Com invernos mais amenos e aumento das chuvas, regiões historicamente protegidas passam a registrar surtos da doença; especialistas alertam para a necessidade de resposta estruturada e planejamento climático.
Por Paloma de Sá |GNEWSUSA
O Rio Grande do Sul tornou-se o novo epicentro da dengue no Brasil, revelando uma mudança preocupante no comportamento da doença. Tradicionalmente protegido pelo frio que inibia a proliferação do mosquito Aedes aegypti, o estado agora oferece condições climáticas propícias para o avanço da doença. Até 8 de maio de 2025, já eram 15.643 casos confirmados e oito mortes registradas.
A epidemia atual, embora ainda inferior à do ano passado em número total, cresce de forma acelerada. A taxa de transmissão ultrapassou 2,08, e 474 municípios gaúchos já estão infestados — dois a mais que em 2024. A velocidade de disseminação do vírus lembra a dinâmica de crescimento observada no início da pandemia de Covid-19.

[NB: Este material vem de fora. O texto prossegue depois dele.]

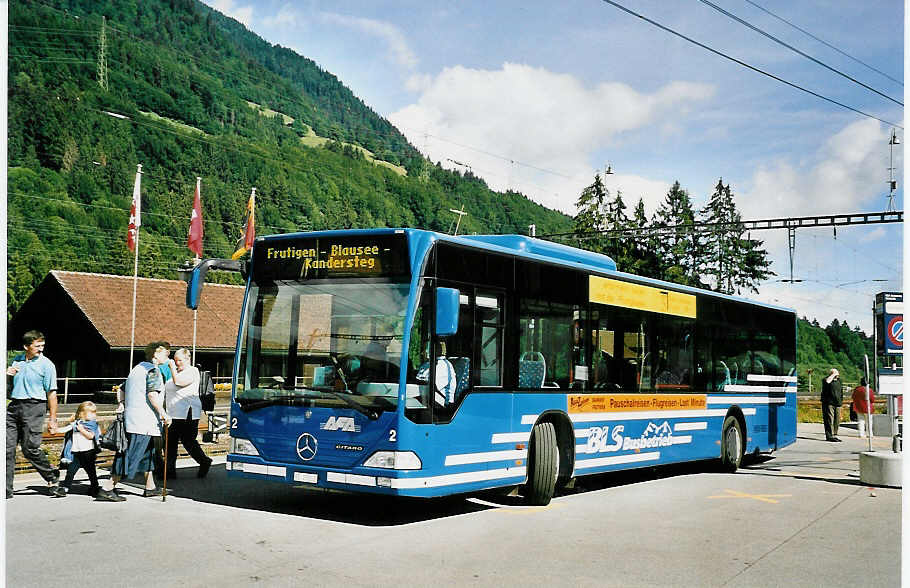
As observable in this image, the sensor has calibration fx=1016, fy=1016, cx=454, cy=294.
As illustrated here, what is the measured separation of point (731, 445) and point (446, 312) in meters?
9.22

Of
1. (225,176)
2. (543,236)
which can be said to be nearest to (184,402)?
(543,236)

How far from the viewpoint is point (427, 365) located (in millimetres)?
10602

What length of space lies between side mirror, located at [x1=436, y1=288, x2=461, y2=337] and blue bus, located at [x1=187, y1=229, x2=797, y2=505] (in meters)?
0.02

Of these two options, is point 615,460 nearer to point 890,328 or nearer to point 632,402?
point 632,402

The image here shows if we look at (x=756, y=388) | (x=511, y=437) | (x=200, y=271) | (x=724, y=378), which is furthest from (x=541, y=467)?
(x=756, y=388)

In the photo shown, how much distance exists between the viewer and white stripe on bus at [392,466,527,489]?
10.4 metres

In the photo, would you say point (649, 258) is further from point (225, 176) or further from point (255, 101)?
point (255, 101)

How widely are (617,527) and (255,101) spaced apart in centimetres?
13921

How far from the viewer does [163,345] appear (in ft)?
41.3

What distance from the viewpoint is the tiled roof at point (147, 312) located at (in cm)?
4878

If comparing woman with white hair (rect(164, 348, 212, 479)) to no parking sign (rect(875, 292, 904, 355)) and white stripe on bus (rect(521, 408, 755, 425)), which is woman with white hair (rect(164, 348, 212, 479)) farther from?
no parking sign (rect(875, 292, 904, 355))

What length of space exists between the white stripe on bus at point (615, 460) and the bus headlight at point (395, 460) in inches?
136

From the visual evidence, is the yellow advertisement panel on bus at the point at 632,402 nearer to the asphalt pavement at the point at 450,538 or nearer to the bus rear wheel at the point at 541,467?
the bus rear wheel at the point at 541,467

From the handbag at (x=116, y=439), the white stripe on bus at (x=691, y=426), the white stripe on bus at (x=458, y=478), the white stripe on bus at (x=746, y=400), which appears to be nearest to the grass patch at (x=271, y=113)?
the white stripe on bus at (x=746, y=400)
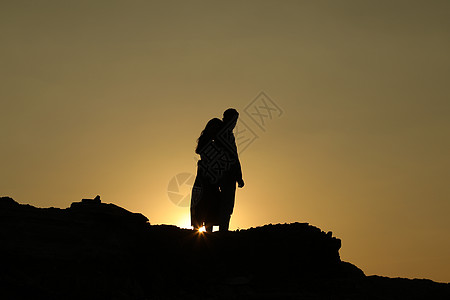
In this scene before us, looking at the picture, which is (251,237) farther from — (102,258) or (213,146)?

Para estudiosos da saúde pública, a ligação entre dengue e mudanças climáticas é direta. O pesquisador Diego Ricardo Xavier, da Fiocruz, afirma que a doença tem avançado para áreas subtropicais e até regiões montanhosas, algo antes improvável. “Se o aquecimento global continuar nesse ritmo, epidemias poderão surgir até em países da Europa e nos Estados Unidos”, adverte.
Atualmente, já há registros de transmissão local na Espanha e na França, evidenciando a globalização da ameaça. Segundo a plataforma InfoDengue, até abril foram notificados 1.757.065 casos suspeitos no Brasil, com um aumento de quase 30% em relação ao mesmo período de 2024.

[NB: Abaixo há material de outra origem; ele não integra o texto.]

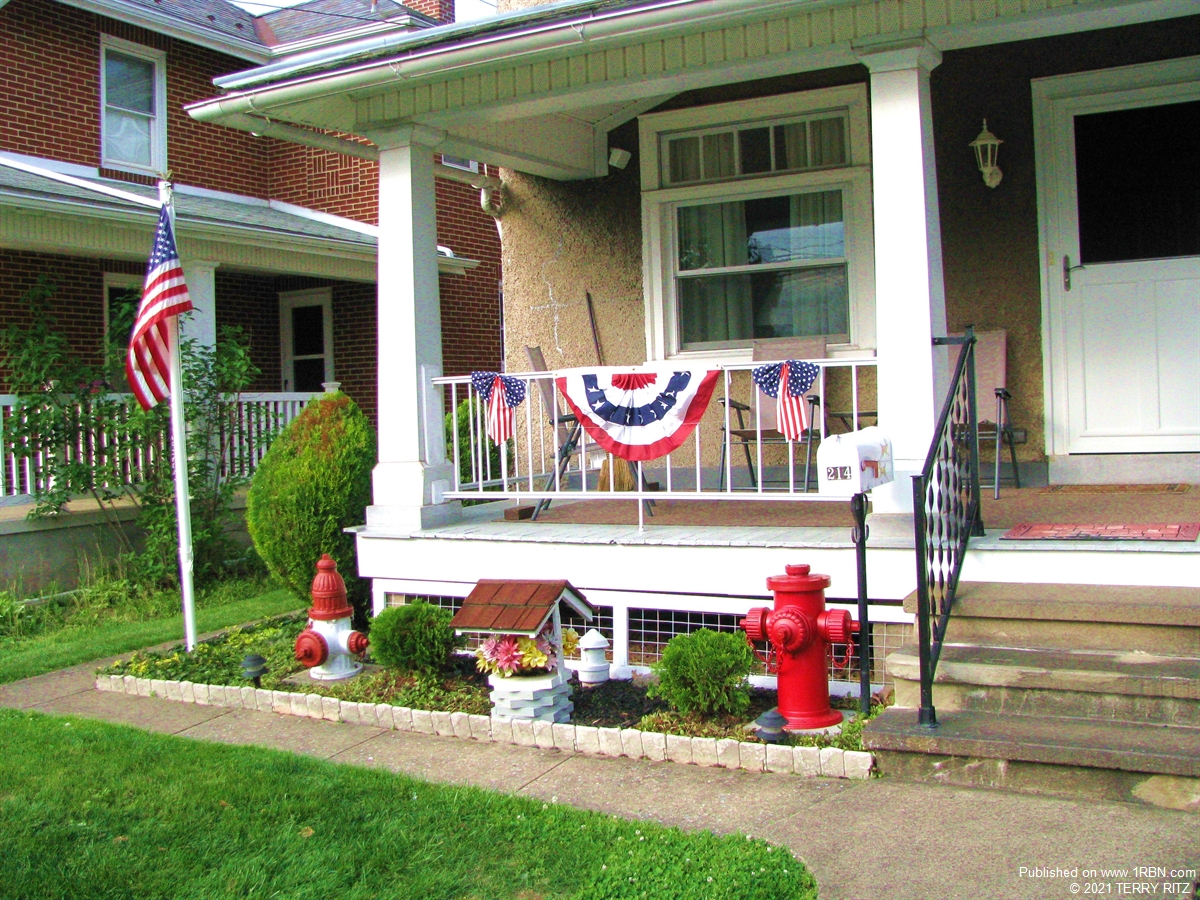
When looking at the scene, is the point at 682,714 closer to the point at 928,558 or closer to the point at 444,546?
the point at 928,558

A epidemiologista Cláudia Codeço, coordenadora do InfoDengue, explica que as alterações climáticas vêm prolongando os períodos de clima quente e úmido, criando um ambiente ideal para a proliferação do mosquito. Invernos mais amenos e primaveras antecipadas reduzem a interrupção natural do ciclo do vetor, permitindo sua presença o ano todo.
O Aedes aegypti transmite quatro sorotipos distintos do vírus da dengue (DENV-1 a DENV-4). Após a infecção por um sorotipo, o organismo não está imune aos demais. A doença, apesar de muitas vezes se resolver sozinha, pode evoluir para formas graves e letais, exigindo atenção especial aos sinais de alerta.
Embora a vacinação esteja em andamento, ainda é restrita a grupos específicos via SUS, e a cobertura vacinal permanece baixa. Além disso, a automedicação continua sendo um risco frequente. A médica Emy Akiyama Gouveia, do Hospital Albert Einstein, reforça que a hidratação adequada é crucial para evitar complicações graves.
A crise atual revela também fragilidades estruturais. De acordo com o AdaptaBrasil, até 2030 metade dos municípios brasileiros terá risco alto ou muito alto para doenças transmitidas pelo mosquito. Entre os fatores que contribuem estão desmatamento, urbanização desordenada, falta de saneamento e aumento das temperaturas.
A expansão geográfica da doença também mudou seu calendário. Se antes a dengue era sazonal, hoje os surtos ocorrem quase o ano inteiro. O fenômeno El Niño, por exemplo, antecipou o verão de 2024, com temperaturas elevadas e chuvas intensas já em setembro, criando um ambiente ideal para o mosquito.
Diante desse cenário, novas estratégias vêm sendo aplicadas. Uma delas é o uso da bactéria Wolbachia, que impede que o Aedes aegypti transmita o vírus. A iniciativa, desenvolvida pela Fiocruz e parceiros internacionais, já mostrou redução significativa de casos em países como Indonésia e Austrália, e no Brasil em cidades como Niterói (RJ).
Outra esperança está na vacinação. A vacina Qdenga já apresenta mais de 80% de eficácia contra os quatro sorotipos e pode ser aplicada em pessoas de 4 a 60 anos. O imunizante do Instituto Butantan, com dose única e quase 80% de eficácia, também está em fase final de aprovação pela Anvisa.
Apesar dos avanços, os especialistas são unânimes: sem ações coordenadas, infraestrutura urbana adequada e políticas públicas efetivas, o combate à dengue continuará sendo um enorme desafio. Para Diego Xavier, é essencial investir em saneamento, moradia digna e campanhas de conscientização — ações já adotadas com sucesso por países como Vietnã e Singapura.
“O cenário já é crítico. Não dá mais para reverter os efeitos das mudanças climáticas, mas podemos agir agora para reduzir seu impacto”, conclui o pesquisador.